● Short task: Transcribe the lines below verbatim, skipping the images.

-=-=-=-=-

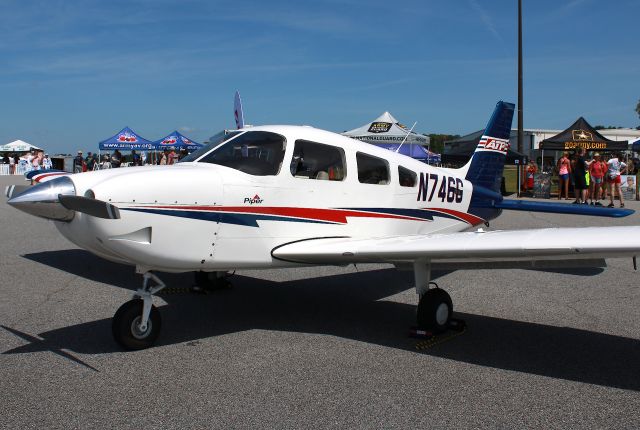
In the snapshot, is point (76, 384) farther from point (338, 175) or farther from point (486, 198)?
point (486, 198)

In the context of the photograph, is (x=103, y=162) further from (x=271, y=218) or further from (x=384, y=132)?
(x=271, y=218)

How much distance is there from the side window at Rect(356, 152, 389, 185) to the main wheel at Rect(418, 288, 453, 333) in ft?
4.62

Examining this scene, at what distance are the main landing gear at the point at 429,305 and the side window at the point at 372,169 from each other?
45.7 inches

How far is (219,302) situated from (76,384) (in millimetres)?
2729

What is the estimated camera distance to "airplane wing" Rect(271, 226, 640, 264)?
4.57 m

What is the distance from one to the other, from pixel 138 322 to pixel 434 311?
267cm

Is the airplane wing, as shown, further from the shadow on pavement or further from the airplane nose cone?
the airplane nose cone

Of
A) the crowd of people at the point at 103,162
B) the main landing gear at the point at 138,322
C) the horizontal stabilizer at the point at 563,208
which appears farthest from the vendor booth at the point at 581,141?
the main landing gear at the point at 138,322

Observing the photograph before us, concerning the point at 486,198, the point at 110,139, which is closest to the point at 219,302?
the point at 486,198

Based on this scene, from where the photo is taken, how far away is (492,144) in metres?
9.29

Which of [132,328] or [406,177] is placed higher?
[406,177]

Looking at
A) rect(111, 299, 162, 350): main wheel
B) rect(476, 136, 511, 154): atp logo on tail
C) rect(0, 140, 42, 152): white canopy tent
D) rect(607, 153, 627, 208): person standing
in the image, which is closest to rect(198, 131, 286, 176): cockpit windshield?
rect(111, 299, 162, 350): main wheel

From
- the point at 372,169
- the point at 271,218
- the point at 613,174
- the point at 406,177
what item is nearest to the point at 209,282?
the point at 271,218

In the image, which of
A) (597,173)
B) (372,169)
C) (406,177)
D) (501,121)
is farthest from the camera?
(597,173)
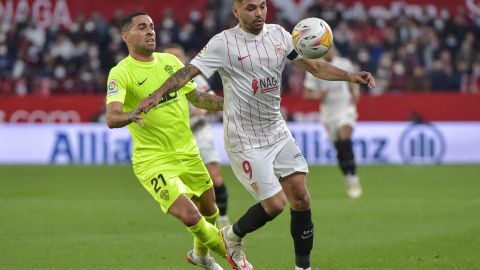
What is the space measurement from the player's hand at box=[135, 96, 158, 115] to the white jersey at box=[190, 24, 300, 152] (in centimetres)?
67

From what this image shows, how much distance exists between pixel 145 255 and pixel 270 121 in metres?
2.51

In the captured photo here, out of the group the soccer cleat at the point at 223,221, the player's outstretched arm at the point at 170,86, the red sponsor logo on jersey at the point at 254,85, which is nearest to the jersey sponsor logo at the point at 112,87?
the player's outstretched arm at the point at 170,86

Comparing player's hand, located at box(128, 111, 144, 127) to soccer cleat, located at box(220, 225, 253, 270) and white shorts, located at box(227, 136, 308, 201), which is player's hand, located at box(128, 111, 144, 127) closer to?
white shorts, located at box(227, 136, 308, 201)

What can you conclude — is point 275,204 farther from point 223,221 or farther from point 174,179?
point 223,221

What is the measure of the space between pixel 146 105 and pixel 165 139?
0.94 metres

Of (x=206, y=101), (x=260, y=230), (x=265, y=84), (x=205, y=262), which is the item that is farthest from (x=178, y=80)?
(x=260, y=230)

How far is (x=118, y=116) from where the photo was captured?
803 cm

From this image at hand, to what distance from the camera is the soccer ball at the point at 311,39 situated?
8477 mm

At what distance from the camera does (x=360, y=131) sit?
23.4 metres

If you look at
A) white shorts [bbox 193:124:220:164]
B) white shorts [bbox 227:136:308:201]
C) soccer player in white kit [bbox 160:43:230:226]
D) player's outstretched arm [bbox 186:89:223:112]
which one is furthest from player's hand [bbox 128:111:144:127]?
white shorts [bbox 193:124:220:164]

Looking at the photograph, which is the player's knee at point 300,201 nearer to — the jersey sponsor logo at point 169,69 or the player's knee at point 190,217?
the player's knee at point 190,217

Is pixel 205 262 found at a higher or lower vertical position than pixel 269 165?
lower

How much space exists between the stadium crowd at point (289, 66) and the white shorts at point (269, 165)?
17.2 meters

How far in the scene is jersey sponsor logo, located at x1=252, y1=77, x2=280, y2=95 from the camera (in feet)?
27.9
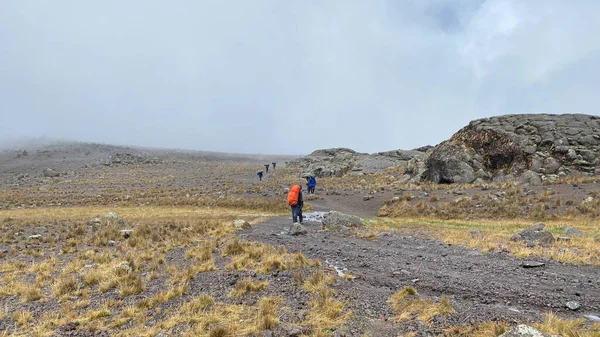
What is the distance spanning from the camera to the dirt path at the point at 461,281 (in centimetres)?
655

-=-=-=-=-

● Output for this exercise:
In the snapshot, is point (76, 384) farther from point (338, 175) or farther from point (486, 198)?
point (486, 198)

In the context of the photograph, is (x=103, y=162) further from (x=271, y=218) or further from (x=384, y=132)?
(x=271, y=218)

How much distance is there from the side window at Rect(356, 152, 389, 185) to the main wheel at Rect(418, 288, 453, 333) in ft?
4.62

Examining this scene, at what distance are the main landing gear at the point at 429,305 and the side window at the point at 372,169 from each other?
45.7 inches

How far is (219,302) situated from (76,384) (in millimetres)?
2729

What is the estimated camera distance to "airplane wing" Rect(271, 226, 640, 264)?
4.57 m

What is the distance from one to the other, from pixel 138 322 to pixel 434 311?
267cm

Is the airplane wing, as shown, further from the shadow on pavement or further from the airplane nose cone?
the airplane nose cone

Of
A) the crowd of people at the point at 103,162
B) the main landing gear at the point at 138,322
C) the horizontal stabilizer at the point at 563,208
which appears farthest from the vendor booth at the point at 581,141?
the main landing gear at the point at 138,322

Observing the photograph before us, concerning the point at 486,198, the point at 110,139, which is closest to the point at 219,302?
the point at 486,198

Based on this scene, from where the photo is taken, how far away is (492,144) in metres?
9.29

Which of [132,328] or [406,177] is placed higher?
[406,177]

Looking at
A) rect(111, 299, 162, 350): main wheel
B) rect(476, 136, 511, 154): atp logo on tail
C) rect(0, 140, 42, 152): white canopy tent
D) rect(607, 153, 627, 208): person standing
in the image, which is closest to rect(198, 131, 286, 176): cockpit windshield?
rect(111, 299, 162, 350): main wheel

From
- the point at 372,169
- the point at 271,218
- the point at 613,174
- the point at 406,177
what item is nearest to the point at 209,282?
the point at 271,218

In the image, which of
A) (597,173)
B) (372,169)
C) (406,177)
D) (501,121)
is farthest from the camera?
(597,173)
What is the space measurement from the player's hand at box=[135, 96, 158, 115] to the white jersey at box=[190, 24, 300, 152] (in centimetres)?
67

From what this image shows, how much distance exists between pixel 145 255 and pixel 270 121 in metres?
2.51

In the captured photo here, out of the group the soccer cleat at the point at 223,221, the player's outstretched arm at the point at 170,86, the red sponsor logo on jersey at the point at 254,85, which is nearest to the jersey sponsor logo at the point at 112,87?
the player's outstretched arm at the point at 170,86

Comparing player's hand, located at box(128, 111, 144, 127) to soccer cleat, located at box(220, 225, 253, 270) and white shorts, located at box(227, 136, 308, 201), which is player's hand, located at box(128, 111, 144, 127) closer to?
white shorts, located at box(227, 136, 308, 201)

What can you conclude — is point 275,204 farther from point 223,221 or farther from point 174,179?
point 223,221

What is the measure of the space between pixel 146 105 and pixel 165 139?
0.94 metres

Of (x=206, y=101), (x=260, y=230), (x=265, y=84), (x=205, y=262), which is the item that is farthest from (x=178, y=80)?
(x=260, y=230)

How far is (x=118, y=116) from where the photo was captured?
803 cm

From this image at hand, to what distance from the camera is the soccer ball at the point at 311,39 situated?
8477 mm

At what distance from the camera does (x=360, y=131) sit?
23.4 metres

If you look at
A) white shorts [bbox 193:124:220:164]
B) white shorts [bbox 227:136:308:201]
C) soccer player in white kit [bbox 160:43:230:226]
D) player's outstretched arm [bbox 186:89:223:112]
which one is furthest from player's hand [bbox 128:111:144:127]?
white shorts [bbox 193:124:220:164]

Looking at the photograph, which is the player's knee at point 300,201 nearer to — the jersey sponsor logo at point 169,69 or the player's knee at point 190,217?
the player's knee at point 190,217

Is pixel 205 262 found at a higher or lower vertical position than pixel 269 165?
lower

How much space exists between the stadium crowd at point (289, 66) and the white shorts at point (269, 165)?
17.2 meters

How far in the scene is jersey sponsor logo, located at x1=252, y1=77, x2=280, y2=95 from the camera (in feet)?
27.9
What is the distance spanning from the camera to the dirt path at the point at 461,281 (in centimetres)?
655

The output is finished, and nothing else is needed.